My most recent batch tasted similar at first tasting, but its now about 18 months later, and it still tastes that way. I think I under-sugared it, but don't know for sure what I did. I made a split batch, using 6 different yeasts and some with some fruit, and they all taste this way, so I'm pretty sure I did something wrong, and it's not just a batch gone bad.

Is there anything I can do to try to save it at this point, or is it time to pour it down the sink and try again?

  • 1
    That initial "nail-polish remover" flavor is caused by fusel alcohols and is usually a sign of yeast stress. Some yeasts are more prone to it than others, but it mellows out over time. It's hard to say with certainty where bitterness would come from without knowing more about your process and recipes, but here's a good place to start: bjcp.org/meadfaults.php
    – valverij
    Commented Feb 19, 2016 at 20:50

2 Answers 2


That taste you are refering to is most likely fusel alcohol being produced as a byproduct of fermentation.

Various sources of yeast stress can cause fusel production during fermentation, but excessive must heat is by far the most common cause. Especially if your must temp is at or above 72F. I'd recommend trying a high heat tolerant yeast strain like EC 1118 instead.
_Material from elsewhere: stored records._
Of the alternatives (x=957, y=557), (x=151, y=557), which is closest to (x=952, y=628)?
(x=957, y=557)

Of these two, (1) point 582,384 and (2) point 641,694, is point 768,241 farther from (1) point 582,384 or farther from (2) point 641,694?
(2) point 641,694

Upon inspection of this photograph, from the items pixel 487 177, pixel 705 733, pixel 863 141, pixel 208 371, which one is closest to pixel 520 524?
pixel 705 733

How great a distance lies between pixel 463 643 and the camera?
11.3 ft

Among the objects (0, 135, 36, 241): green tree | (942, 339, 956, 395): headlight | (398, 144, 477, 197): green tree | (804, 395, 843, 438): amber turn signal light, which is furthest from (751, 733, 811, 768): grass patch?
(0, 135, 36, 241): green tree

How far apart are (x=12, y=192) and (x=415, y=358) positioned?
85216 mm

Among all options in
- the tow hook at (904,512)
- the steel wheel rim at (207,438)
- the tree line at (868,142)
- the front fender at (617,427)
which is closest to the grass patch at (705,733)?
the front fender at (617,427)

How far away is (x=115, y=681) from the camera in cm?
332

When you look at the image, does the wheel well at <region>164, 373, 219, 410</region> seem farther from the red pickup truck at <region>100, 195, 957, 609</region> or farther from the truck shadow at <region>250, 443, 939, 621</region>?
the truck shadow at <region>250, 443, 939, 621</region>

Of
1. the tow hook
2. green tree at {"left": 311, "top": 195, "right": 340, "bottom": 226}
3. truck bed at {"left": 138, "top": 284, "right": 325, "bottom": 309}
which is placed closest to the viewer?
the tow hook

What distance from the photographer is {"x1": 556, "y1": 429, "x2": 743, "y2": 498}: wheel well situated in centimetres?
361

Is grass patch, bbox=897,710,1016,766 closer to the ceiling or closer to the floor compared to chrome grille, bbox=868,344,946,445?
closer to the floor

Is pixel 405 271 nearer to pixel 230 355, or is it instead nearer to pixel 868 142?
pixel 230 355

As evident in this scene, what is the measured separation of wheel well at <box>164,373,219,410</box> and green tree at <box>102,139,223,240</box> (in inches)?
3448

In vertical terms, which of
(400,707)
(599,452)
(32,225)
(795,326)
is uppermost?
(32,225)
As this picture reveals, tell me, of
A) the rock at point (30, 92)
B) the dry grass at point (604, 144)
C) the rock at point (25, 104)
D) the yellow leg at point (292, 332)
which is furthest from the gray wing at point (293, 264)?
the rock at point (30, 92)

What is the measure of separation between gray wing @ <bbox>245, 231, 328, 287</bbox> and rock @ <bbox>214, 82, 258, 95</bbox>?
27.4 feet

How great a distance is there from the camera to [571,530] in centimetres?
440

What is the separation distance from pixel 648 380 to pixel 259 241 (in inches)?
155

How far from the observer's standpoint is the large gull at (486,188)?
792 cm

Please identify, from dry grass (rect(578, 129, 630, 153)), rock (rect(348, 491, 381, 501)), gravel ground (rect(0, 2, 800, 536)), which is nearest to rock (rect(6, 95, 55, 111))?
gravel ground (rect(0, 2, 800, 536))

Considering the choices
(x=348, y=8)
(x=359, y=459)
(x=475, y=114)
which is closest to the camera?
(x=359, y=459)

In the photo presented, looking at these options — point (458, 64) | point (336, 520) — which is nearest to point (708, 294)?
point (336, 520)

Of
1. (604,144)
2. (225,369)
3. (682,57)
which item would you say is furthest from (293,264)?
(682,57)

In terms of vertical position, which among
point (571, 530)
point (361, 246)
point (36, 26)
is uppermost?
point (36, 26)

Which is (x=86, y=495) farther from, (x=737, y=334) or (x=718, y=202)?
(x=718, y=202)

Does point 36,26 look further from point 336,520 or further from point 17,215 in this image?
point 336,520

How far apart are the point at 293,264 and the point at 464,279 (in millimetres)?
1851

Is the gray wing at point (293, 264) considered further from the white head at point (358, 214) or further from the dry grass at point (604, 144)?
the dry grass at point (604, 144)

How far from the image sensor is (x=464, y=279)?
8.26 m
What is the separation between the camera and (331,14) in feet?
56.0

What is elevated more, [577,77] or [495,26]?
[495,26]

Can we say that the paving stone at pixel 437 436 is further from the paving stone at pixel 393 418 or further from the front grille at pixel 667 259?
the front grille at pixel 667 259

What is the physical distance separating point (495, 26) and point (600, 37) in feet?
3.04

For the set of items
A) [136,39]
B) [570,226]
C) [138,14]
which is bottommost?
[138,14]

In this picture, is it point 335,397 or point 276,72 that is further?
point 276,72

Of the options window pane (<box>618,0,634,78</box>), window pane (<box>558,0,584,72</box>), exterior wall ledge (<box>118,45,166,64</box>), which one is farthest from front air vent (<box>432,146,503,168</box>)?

In my experience, fusel production with EC 1118 is nonexistent, and you'll end up with one of the cleanest tasting mead that you've ever tried. Try to keep your mead at or below 70F and remember you have to feed it properly for the yeast to preform the magic act it does.

If it's nasty and strong... pour it out and start again with a temperature controlled environment and a yeast that is more sturdy.

  • 72F is not high heat for yeast. 90F would be. winemakermag.com/resource/yeast-strains-chart
    – Chloe
    Commented Sep 23, 2019 at 17:25
  • That totally depends on the yeast. Just because a yeast survives and even thrives at a certain temp doesn’t mean it’s producing the result the yeast was designed to produce. Some yeasts really do best when low and slow, some do best in higher temps. White wines generally speaking are fermented at cooler temps than reds to produce the desired temperature based results.
    – Escoce
    Commented Sep 27, 2019 at 23:24

Buy bentonite clay and Sparkalloid and clarify your mead. Use the bentonite first, wait a week, add the Sparkalloid next, wait a week, then rack. The clarifiers may help the taste and remove unwanted yeast hulls suspended in the mead, but it won't make a large difference. They are mostly for appearance.

Also try to refrigerate the mead for 3 days then rack again.

For the next fermentation, focus on temperature control. It makes a big difference. I had too much in a temperature controlled 5 gallon bucket so I siphoned some off into 2 mason jars and let them ferment. The 5 gallon bucket mead was delicious, while the mason jar mead was funky.